— start RECORD LIST —

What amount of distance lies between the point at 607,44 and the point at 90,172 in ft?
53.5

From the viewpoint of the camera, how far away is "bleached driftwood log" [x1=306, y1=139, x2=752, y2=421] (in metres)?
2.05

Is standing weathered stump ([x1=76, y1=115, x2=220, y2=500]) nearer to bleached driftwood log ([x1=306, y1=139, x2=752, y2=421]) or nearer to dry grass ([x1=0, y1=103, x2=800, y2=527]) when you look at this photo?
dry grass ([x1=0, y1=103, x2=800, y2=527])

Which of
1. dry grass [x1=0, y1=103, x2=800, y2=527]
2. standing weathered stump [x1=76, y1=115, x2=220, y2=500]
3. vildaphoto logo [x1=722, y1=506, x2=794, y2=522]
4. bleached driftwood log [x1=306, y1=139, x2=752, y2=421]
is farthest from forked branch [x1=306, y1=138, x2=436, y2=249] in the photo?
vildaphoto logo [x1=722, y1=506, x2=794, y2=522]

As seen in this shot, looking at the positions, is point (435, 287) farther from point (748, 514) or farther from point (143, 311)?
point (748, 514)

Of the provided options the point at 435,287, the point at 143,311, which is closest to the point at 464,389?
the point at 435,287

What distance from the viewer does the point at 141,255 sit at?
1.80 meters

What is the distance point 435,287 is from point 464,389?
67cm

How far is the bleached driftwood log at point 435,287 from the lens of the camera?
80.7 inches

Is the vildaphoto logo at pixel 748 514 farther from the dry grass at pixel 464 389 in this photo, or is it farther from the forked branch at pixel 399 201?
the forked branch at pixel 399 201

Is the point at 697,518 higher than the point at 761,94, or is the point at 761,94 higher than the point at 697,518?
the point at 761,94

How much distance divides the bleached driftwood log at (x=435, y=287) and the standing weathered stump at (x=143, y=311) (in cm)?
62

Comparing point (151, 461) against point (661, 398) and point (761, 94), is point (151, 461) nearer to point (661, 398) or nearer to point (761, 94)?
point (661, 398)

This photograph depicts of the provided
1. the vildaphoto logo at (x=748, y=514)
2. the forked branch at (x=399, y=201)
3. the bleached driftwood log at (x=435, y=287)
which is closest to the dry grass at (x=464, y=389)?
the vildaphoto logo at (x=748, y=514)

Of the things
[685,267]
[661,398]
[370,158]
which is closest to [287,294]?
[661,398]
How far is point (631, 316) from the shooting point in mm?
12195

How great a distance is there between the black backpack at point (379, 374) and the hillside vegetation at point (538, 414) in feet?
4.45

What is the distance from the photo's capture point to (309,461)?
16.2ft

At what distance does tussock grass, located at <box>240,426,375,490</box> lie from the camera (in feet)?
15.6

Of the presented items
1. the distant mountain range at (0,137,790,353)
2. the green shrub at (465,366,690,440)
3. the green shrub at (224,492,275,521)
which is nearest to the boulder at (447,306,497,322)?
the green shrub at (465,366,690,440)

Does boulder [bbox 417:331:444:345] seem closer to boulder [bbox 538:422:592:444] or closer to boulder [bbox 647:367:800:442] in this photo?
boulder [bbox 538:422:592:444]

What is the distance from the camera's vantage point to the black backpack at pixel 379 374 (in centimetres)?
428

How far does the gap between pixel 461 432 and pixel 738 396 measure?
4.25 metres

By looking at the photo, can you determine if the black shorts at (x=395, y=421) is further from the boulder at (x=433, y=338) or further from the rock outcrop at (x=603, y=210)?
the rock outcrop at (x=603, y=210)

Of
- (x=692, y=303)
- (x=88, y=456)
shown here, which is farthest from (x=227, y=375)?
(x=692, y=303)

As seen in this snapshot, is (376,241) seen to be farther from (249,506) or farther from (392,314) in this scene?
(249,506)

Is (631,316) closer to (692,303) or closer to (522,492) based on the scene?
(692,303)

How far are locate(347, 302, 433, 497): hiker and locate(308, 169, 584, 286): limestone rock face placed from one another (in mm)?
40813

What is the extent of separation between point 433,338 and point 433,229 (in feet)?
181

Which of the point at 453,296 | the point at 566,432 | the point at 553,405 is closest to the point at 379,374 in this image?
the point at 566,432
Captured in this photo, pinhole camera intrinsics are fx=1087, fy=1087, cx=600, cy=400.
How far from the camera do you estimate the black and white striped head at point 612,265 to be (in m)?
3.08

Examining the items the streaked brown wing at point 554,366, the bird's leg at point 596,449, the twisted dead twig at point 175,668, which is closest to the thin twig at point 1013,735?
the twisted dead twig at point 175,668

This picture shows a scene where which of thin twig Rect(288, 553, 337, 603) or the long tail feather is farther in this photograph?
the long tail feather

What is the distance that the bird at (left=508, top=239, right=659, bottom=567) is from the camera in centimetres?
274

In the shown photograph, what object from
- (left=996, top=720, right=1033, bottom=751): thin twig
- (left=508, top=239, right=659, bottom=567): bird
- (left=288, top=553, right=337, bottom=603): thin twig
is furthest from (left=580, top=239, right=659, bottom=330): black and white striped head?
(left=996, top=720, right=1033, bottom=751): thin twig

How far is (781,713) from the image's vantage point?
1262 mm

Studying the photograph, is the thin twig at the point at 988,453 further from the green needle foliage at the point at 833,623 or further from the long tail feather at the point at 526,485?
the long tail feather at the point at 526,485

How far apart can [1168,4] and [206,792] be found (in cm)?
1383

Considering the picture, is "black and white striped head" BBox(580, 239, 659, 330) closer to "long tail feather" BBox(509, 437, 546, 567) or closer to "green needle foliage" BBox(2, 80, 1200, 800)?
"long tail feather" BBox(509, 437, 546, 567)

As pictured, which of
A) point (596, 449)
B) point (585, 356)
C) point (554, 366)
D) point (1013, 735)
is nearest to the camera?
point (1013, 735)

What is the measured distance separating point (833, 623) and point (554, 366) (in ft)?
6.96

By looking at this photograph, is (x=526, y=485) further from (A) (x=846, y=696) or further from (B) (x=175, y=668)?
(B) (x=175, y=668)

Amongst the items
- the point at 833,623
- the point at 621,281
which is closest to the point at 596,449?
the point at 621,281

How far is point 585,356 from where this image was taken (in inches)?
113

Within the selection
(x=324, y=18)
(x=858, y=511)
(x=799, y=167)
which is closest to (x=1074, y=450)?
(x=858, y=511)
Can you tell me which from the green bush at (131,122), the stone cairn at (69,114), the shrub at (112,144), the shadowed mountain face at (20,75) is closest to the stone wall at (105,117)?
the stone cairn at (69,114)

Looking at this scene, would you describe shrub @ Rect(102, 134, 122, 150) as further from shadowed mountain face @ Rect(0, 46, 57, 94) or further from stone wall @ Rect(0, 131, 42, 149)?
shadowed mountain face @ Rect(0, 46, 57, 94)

— end RECORD LIST —

- WHAT IS REQUIRED
Convert every line of the records above into a JSON list of strings, one string per line, leaving out blank lines.

- FULL OUTPUT
[
  "What amount of distance lies between the point at 607,44 and the point at 90,172 in ft?",
  "53.5",
  "From the viewpoint of the camera, how far away is \"bleached driftwood log\" [x1=306, y1=139, x2=752, y2=421] (in metres)?",
  "2.05",
  "Is standing weathered stump ([x1=76, y1=115, x2=220, y2=500]) nearer to bleached driftwood log ([x1=306, y1=139, x2=752, y2=421]) or nearer to dry grass ([x1=0, y1=103, x2=800, y2=527]) when you look at this photo?",
  "dry grass ([x1=0, y1=103, x2=800, y2=527])",
  "Which of",
  "1. dry grass [x1=0, y1=103, x2=800, y2=527]",
  "2. standing weathered stump [x1=76, y1=115, x2=220, y2=500]",
  "3. vildaphoto logo [x1=722, y1=506, x2=794, y2=522]",
  "4. bleached driftwood log [x1=306, y1=139, x2=752, y2=421]",
  "is farthest from forked branch [x1=306, y1=138, x2=436, y2=249] in the photo?",
  "vildaphoto logo [x1=722, y1=506, x2=794, y2=522]",
  "As seen in this shot, looking at the positions, is point (435, 287) farther from point (748, 514) or farther from point (143, 311)?",
  "point (748, 514)",
  "Of the provided options the point at 435,287, the point at 143,311, which is closest to the point at 464,389?",
  "the point at 435,287",
  "What distance from the viewer does the point at 141,255 sit at?",
  "1.80 meters",
  "What is the distance point 435,287 is from point 464,389?",
  "67cm",
  "How far is the bleached driftwood log at point 435,287 from the lens of the camera?",
  "80.7 inches",
  "Is the vildaphoto logo at pixel 748 514 farther from the dry grass at pixel 464 389 in this photo, or is it farther from the forked branch at pixel 399 201?",
  "the forked branch at pixel 399 201",
  "Is the point at 697,518 higher than the point at 761,94, or is the point at 761,94 higher than the point at 697,518?",
  "the point at 761,94",
  "How much distance divides the bleached driftwood log at (x=435, y=287) and the standing weathered stump at (x=143, y=311) (in cm)?",
  "62",
  "Comparing point (151, 461) against point (661, 398) and point (761, 94), is point (151, 461) nearer to point (661, 398) or nearer to point (761, 94)?",
  "point (661, 398)",
  "This photograph depicts of the provided",
  "1. the vildaphoto logo at (x=748, y=514)",
  "2. the forked branch at (x=399, y=201)",
  "3. the bleached driftwood log at (x=435, y=287)",
  "which is closest to the dry grass at (x=464, y=389)?",
  "the vildaphoto logo at (x=748, y=514)",
  "Of the things",
  "[685,267]",
  "[661,398]",
  "[370,158]",
  "which is closest to [287,294]?",
  "[661,398]",
  "How far is point (631, 316) from the shooting point in mm?",
  "12195",
  "How great a distance is there between the black backpack at point (379, 374) and the hillside vegetation at point (538, 414) in feet?",
  "4.45",
  "What is the distance from the photo's capture point to (309,461)?",
  "16.2ft",
  "At what distance does tussock grass, located at <box>240,426,375,490</box> lie from the camera (in feet)?",
  "15.6",
  "Of the presented items",
  "1. the distant mountain range at (0,137,790,353)",
  "2. the green shrub at (465,366,690,440)",
  "3. the green shrub at (224,492,275,521)",
  "which is nearest to the boulder at (447,306,497,322)?",
  "the green shrub at (465,366,690,440)",
  "Does boulder [bbox 417:331:444:345] seem closer to boulder [bbox 538:422:592:444] or closer to boulder [bbox 647:367:800:442] in this photo?",
  "boulder [bbox 538:422:592:444]",
  "What is the distance from the camera's vantage point to the black backpack at pixel 379 374 (in centimetres)?",
  "428",
  "How far does the gap between pixel 461 432 and pixel 738 396 measure?",
  "4.25 metres",
  "By looking at the photo, can you determine if the black shorts at (x=395, y=421) is further from the boulder at (x=433, y=338) or further from the rock outcrop at (x=603, y=210)?",
  "the rock outcrop at (x=603, y=210)",
  "Of",
  "- (x=692, y=303)",
  "- (x=88, y=456)",
  "shown here, which is farthest from (x=227, y=375)?",
  "(x=692, y=303)",
  "As seen in this snapshot, is (376,241) seen to be farther from (249,506) or farther from (392,314) in this scene?",
  "(249,506)",
  "Is (631,316) closer to (692,303) or closer to (522,492) based on the scene?",
  "(692,303)",
  "How far are locate(347, 302, 433, 497): hiker and locate(308, 169, 584, 286): limestone rock face placed from one another (in mm)?",
  "40813",
  "What is the extent of separation between point 433,338 and point 433,229 (in feet)?",
  "181",
  "Which of the point at 453,296 | the point at 566,432 | the point at 553,405 is closest to the point at 379,374 in this image?",
  "the point at 566,432",
  "Captured in this photo, pinhole camera intrinsics are fx=1087, fy=1087, cx=600, cy=400.",
  "How far from the camera do you estimate the black and white striped head at point 612,265 to be (in m)?",
  "3.08",
  "Examining the items the streaked brown wing at point 554,366, the bird's leg at point 596,449, the twisted dead twig at point 175,668, which is closest to the thin twig at point 1013,735?",
  "the twisted dead twig at point 175,668",
  "This picture shows a scene where which of thin twig Rect(288, 553, 337, 603) or the long tail feather is farther in this photograph?",
  "the long tail feather",
  "What is the distance that the bird at (left=508, top=239, right=659, bottom=567) is from the camera in centimetres?",
  "274",
  "In the shown photograph, what object from",
  "- (left=996, top=720, right=1033, bottom=751): thin twig",
  "- (left=508, top=239, right=659, bottom=567): bird",
  "- (left=288, top=553, right=337, bottom=603): thin twig",
  "is furthest from (left=580, top=239, right=659, bottom=330): black and white striped head?",
  "(left=996, top=720, right=1033, bottom=751): thin twig",
  "How far is (781,713) from the image's vantage point?",
  "1262 mm",
  "Studying the photograph, is the thin twig at the point at 988,453 further from the green needle foliage at the point at 833,623 or further from the long tail feather at the point at 526,485?",
  "the long tail feather at the point at 526,485",
  "How far apart can [1168,4] and [206,792] be found (in cm)?",
  "1383",
  "Considering the picture, is \"black and white striped head\" BBox(580, 239, 659, 330) closer to \"long tail feather\" BBox(509, 437, 546, 567) or closer to \"green needle foliage\" BBox(2, 80, 1200, 800)?",
  "\"long tail feather\" BBox(509, 437, 546, 567)",
  "As pictured, which of",
  "A) point (596, 449)",
  "B) point (585, 356)",
  "C) point (554, 366)",
  "D) point (1013, 735)",
  "is nearest to the camera?",
  "point (1013, 735)",
  "What is the measured distance separating point (833, 623) and point (554, 366) (in ft)?",
  "6.96",
  "By looking at this photograph, is (x=526, y=485) further from (A) (x=846, y=696) or further from (B) (x=175, y=668)?",
  "(B) (x=175, y=668)",
  "Amongst the items",
  "- the point at 833,623",
  "- the point at 621,281",
  "which is closest to the point at 596,449?",
  "the point at 621,281",
  "How far is point 585,356 from where this image was taken (in inches)?",
  "113",
  "Within the selection",
  "(x=324, y=18)",
  "(x=858, y=511)",
  "(x=799, y=167)",
  "which is closest to (x=1074, y=450)?",
  "(x=858, y=511)",
  "Can you tell me which from the green bush at (131,122), the stone cairn at (69,114), the shrub at (112,144), the shadowed mountain face at (20,75) is closest to the stone wall at (105,117)?",
  "the stone cairn at (69,114)",
  "Looking at this scene, would you describe shrub @ Rect(102, 134, 122, 150) as further from shadowed mountain face @ Rect(0, 46, 57, 94) or further from stone wall @ Rect(0, 131, 42, 149)?",
  "shadowed mountain face @ Rect(0, 46, 57, 94)"
]